Excerpts from Jim Conrad's
Naturalist Newsletter

pumice rock floating on water

from the September 25, 2011 Newsletter issued from Mayan Beach Garden Inn 20 kms north of Mahahual; Caribbean coastal beach and mangroves, ~N18.89°, ~W87.64°; Quintana Roo state, MÉXICO
FLOATING ROCKS

The other day a rock came floating ashore, as shown above. Of course it was pumice, and there's a fair bit of it strewn along the sandy beach these days.

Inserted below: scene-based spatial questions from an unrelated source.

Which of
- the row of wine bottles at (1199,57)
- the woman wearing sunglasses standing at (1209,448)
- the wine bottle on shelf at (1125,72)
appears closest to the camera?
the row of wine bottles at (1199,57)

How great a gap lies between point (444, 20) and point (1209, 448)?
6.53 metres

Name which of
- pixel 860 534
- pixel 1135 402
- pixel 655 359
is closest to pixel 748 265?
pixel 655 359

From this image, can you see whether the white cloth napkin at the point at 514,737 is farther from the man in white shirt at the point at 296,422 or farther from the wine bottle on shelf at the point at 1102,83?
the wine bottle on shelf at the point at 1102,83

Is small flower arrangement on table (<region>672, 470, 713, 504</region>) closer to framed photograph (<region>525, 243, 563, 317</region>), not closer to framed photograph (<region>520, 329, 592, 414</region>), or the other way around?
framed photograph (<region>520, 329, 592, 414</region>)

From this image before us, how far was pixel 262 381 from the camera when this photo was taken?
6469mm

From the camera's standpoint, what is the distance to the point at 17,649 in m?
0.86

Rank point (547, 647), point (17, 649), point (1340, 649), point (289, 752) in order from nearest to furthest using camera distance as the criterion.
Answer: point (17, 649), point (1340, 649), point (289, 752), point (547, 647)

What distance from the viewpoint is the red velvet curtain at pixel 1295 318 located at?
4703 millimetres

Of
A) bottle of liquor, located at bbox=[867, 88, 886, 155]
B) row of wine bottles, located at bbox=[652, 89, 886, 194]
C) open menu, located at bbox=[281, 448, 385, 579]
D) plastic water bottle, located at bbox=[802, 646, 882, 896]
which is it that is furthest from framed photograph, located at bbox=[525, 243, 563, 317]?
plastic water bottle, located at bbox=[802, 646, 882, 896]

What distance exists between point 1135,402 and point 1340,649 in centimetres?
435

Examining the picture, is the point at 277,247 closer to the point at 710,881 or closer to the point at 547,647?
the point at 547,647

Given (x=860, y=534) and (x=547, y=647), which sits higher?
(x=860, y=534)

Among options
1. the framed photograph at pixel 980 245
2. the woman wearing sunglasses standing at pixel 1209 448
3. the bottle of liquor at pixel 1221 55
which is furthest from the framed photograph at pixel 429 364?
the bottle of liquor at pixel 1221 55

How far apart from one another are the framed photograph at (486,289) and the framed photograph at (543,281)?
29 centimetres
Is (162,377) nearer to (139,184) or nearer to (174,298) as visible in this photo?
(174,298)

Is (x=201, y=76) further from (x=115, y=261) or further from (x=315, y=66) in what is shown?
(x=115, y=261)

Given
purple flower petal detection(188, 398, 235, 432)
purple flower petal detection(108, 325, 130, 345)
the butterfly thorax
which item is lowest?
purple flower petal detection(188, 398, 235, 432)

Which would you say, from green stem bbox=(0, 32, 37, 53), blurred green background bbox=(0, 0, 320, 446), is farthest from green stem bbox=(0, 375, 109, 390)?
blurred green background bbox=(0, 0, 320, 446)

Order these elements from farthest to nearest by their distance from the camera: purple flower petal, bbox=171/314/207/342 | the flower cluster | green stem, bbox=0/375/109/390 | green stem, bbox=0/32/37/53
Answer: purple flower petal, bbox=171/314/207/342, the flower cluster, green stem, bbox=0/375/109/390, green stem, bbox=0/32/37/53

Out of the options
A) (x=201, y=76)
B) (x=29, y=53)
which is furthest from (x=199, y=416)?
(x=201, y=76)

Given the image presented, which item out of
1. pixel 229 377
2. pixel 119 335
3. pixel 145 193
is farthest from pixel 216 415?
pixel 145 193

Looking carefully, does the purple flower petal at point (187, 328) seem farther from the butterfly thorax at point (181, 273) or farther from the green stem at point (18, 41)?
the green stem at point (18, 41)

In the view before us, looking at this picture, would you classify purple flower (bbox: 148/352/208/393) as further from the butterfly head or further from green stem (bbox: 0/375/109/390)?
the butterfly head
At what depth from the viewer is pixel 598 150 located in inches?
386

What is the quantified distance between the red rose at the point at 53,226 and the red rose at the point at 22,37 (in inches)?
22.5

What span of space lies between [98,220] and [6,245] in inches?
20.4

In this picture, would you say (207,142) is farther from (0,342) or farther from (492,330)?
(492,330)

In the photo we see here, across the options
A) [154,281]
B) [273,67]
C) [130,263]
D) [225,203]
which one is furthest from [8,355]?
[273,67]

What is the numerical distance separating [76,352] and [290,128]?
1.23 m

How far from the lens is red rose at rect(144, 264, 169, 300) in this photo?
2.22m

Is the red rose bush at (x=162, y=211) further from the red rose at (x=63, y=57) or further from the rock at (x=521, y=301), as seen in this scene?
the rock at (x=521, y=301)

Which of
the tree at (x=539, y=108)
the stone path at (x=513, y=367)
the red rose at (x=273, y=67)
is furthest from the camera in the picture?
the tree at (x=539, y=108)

Pumice is volcanic rock. When highly pressurized lava is violently erupted from a volcano, it simultaneously cools and depressurizes. As it depressurizes, many tiny gas bubbles form in it the way gas bubbles do in soda-pops when the tops are removed, lowering the pressure inside the bottles. If the lava cools very fast, as by falling into water, the lava hardens into bubble-filled rock. And the resulting pumice rock is so lightweight that it floats! The rock is also soft enough to cut with a pocketknife, or scrape with a fingernail. Pumice with a notch cut into it is shown below:

Pumice rock with a notch cut in it with a pocketknife

I haven't seen pumice float in like this during the five months I've been here, though I'm told it happens from time to time. Along with pumice there's an unusual number of large tree trunks suddenly cast onto the beach. Often the trunks are charred or bear machete cuts. I'm guessing that someplace downcurrent a hillside has given way during the current rainy season. Probably the hillside had been devastated and destabilized by slash-and-burn agriculture -- killing trees by girdling them, then setting fire to "clean things up." When plant roots no longer hold the soil in place and leaf littler no longer caps it, sometimes whole mountainsides slop away. And if it's in a volcanic area, there's a good chance there'll be a layer of ash and pumice below the topsoil. The tree trunks and pumice float.